> _Set exercise_
Write out every line of the records below word for word, leaving out the pictures.

> _Stored data_
..............................

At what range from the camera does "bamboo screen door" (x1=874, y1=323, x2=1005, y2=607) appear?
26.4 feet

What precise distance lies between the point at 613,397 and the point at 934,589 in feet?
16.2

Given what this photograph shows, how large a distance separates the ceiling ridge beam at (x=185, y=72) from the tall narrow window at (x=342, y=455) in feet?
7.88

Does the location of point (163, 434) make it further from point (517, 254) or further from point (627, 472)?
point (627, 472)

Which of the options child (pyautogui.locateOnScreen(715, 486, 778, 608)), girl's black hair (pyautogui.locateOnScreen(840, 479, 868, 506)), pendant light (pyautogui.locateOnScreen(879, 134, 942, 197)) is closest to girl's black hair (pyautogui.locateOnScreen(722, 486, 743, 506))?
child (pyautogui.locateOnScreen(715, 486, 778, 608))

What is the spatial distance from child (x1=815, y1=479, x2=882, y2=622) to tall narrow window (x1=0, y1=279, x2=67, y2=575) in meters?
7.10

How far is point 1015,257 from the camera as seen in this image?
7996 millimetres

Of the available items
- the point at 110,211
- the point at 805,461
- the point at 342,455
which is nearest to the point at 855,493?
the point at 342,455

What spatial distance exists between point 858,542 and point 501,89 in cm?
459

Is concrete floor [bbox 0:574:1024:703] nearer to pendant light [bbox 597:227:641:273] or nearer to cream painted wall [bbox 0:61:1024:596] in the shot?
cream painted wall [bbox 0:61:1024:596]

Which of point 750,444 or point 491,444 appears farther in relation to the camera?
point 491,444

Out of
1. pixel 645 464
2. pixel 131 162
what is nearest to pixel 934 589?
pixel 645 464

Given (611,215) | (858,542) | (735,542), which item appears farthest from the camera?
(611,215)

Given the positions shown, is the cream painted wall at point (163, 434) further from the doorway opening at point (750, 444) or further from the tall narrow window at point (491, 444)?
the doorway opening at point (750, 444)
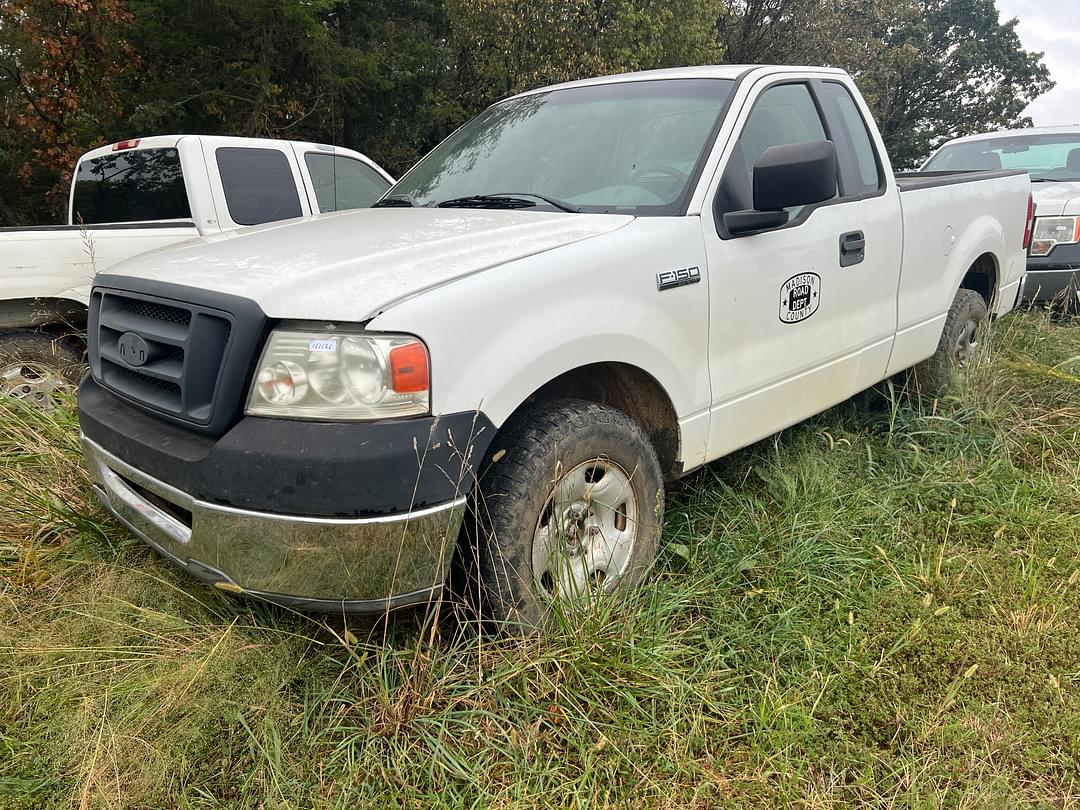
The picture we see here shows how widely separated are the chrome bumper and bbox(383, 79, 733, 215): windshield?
56.3 inches

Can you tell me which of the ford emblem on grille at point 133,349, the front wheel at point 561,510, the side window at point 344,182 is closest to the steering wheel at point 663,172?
the front wheel at point 561,510

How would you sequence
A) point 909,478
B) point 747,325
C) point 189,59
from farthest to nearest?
point 189,59, point 909,478, point 747,325

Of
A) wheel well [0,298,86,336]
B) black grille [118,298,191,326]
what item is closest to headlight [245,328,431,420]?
black grille [118,298,191,326]

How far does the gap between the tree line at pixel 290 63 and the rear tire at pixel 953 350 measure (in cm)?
670

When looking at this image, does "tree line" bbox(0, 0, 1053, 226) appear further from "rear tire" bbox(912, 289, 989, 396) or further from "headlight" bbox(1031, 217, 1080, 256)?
"headlight" bbox(1031, 217, 1080, 256)

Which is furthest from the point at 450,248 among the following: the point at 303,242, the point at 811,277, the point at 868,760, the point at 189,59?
the point at 189,59

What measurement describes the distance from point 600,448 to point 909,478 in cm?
187

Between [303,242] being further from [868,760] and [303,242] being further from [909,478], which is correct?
[909,478]

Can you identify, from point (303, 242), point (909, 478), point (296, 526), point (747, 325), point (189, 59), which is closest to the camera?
point (296, 526)

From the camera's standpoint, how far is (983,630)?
2.52 meters

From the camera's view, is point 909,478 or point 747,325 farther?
point 909,478

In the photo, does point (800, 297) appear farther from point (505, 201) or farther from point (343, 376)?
point (343, 376)

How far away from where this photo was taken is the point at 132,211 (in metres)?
5.57

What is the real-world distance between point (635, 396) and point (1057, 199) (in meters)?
5.79
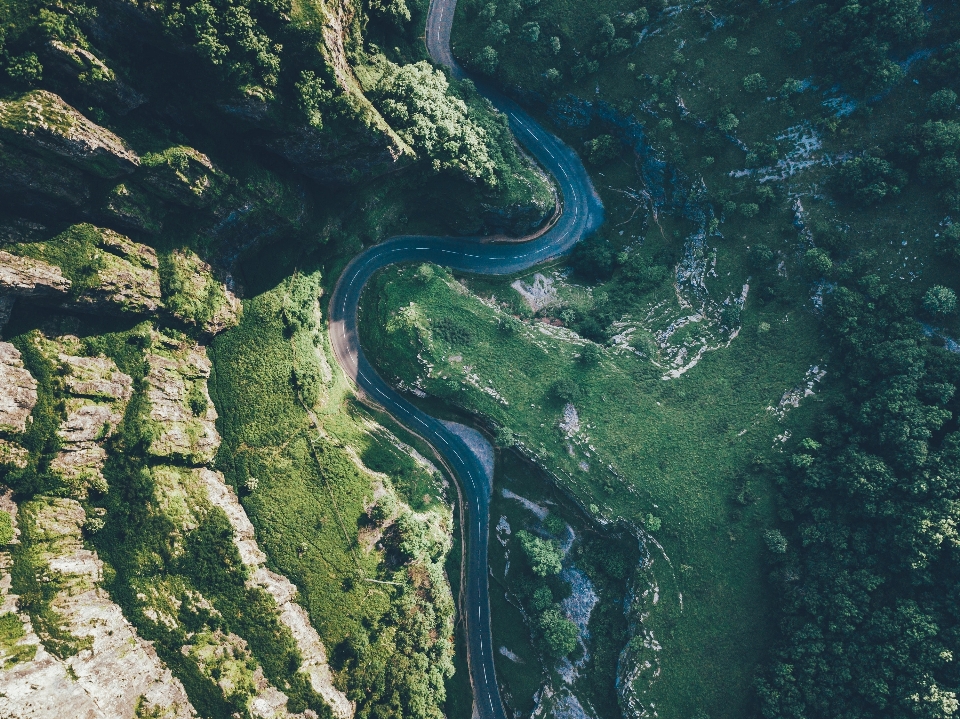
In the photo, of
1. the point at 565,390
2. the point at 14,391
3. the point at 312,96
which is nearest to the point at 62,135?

..............................

> _Result of this task_
At what range from the camera does "bamboo screen door" (x1=874, y1=323, x2=1005, y2=607) appear?
26.4 feet

What precise distance lies between the point at 613,397 and the point at 934,589 in feet?
16.2

Given what this photograph shows, how large a distance separates the ceiling ridge beam at (x=185, y=72) from the tall narrow window at (x=342, y=455) in feet?
7.88

Does the location of point (163, 434) make it further from point (517, 254) or further from point (627, 472)?
point (627, 472)

Which of the options child (pyautogui.locateOnScreen(715, 486, 778, 608)), girl's black hair (pyautogui.locateOnScreen(840, 479, 868, 506)), pendant light (pyautogui.locateOnScreen(879, 134, 942, 197)) is closest to girl's black hair (pyautogui.locateOnScreen(722, 486, 743, 506))?
child (pyautogui.locateOnScreen(715, 486, 778, 608))

What is the spatial distance from child (x1=815, y1=479, x2=882, y2=622) to tall narrow window (x1=0, y1=279, x2=67, y2=575) in meters?
7.10

How far is point 1015,257 from the camera as seen in this image?
7996 millimetres

Of the available items
- the point at 110,211
- the point at 805,461
- the point at 342,455
which is nearest to the point at 855,493?
the point at 342,455

What spatial distance exists between point 858,542 and point 501,89 in cm?
459

Is concrete floor [bbox 0:574:1024:703] nearer to pendant light [bbox 597:227:641:273] or nearer to cream painted wall [bbox 0:61:1024:596] in the shot?
cream painted wall [bbox 0:61:1024:596]

Which of point 750,444 or point 491,444 appears farther in relation to the camera?
point 491,444

Out of
1. pixel 645 464
2. pixel 131 162
what is nearest to pixel 934 589?
pixel 645 464

Given (611,215) | (858,542) | (735,542), which item appears farthest from the camera?
(611,215)

Given the positions shown, is the cream painted wall at point (163, 434) further from the doorway opening at point (750, 444) or further from the tall narrow window at point (491, 444)?
the doorway opening at point (750, 444)
The picture we see here shows how widely separated are the chrome bumper and bbox(383, 79, 733, 215): windshield?
56.3 inches

Can you tell me which of the ford emblem on grille at point 133,349, the front wheel at point 561,510, the side window at point 344,182 is closest to the steering wheel at point 663,172?
the front wheel at point 561,510

How would you sequence
A) point 909,478
B) point 747,325
C) point 189,59
from farthest to nearest?
point 189,59, point 909,478, point 747,325

Of
A) wheel well [0,298,86,336]
B) black grille [118,298,191,326]
what item is closest to headlight [245,328,431,420]?
black grille [118,298,191,326]

How far does the gap between the tree line at pixel 290 63 and the rear tire at pixel 953 350 measure (in cm)?
670

When looking at this image, does "tree line" bbox(0, 0, 1053, 226) appear further from "rear tire" bbox(912, 289, 989, 396) or further from "headlight" bbox(1031, 217, 1080, 256)?
"headlight" bbox(1031, 217, 1080, 256)

Which is furthest from the point at 450,248 among the following: the point at 303,242, the point at 811,277, the point at 868,760, the point at 189,59?
the point at 189,59

What measurement describes the distance from point 600,448 to point 909,478 in cm?
187

Between [303,242] being further from [868,760] and [303,242] being further from [909,478], which is correct?
[909,478]

Can you identify, from point (303, 242), point (909, 478), point (296, 526), point (747, 325), point (189, 59), which is closest to the camera?
point (296, 526)

From the camera's standpoint, how far is (983,630)?
2.52 meters

From the camera's view, is point 909,478 or point 747,325 farther?
point 909,478

In the photo, does point (800, 297) appear farther from point (505, 201) or farther from point (343, 376)?
point (343, 376)

How far away from where this photo was taken is the point at 132,211 (in metres)?
5.57

What is the real-world distance between point (635, 396) and point (1057, 199) (in meters)?
5.79
In the photo, of
1. the point at 565,390
2. the point at 14,391
3. the point at 312,96
which is nearest to the point at 62,135?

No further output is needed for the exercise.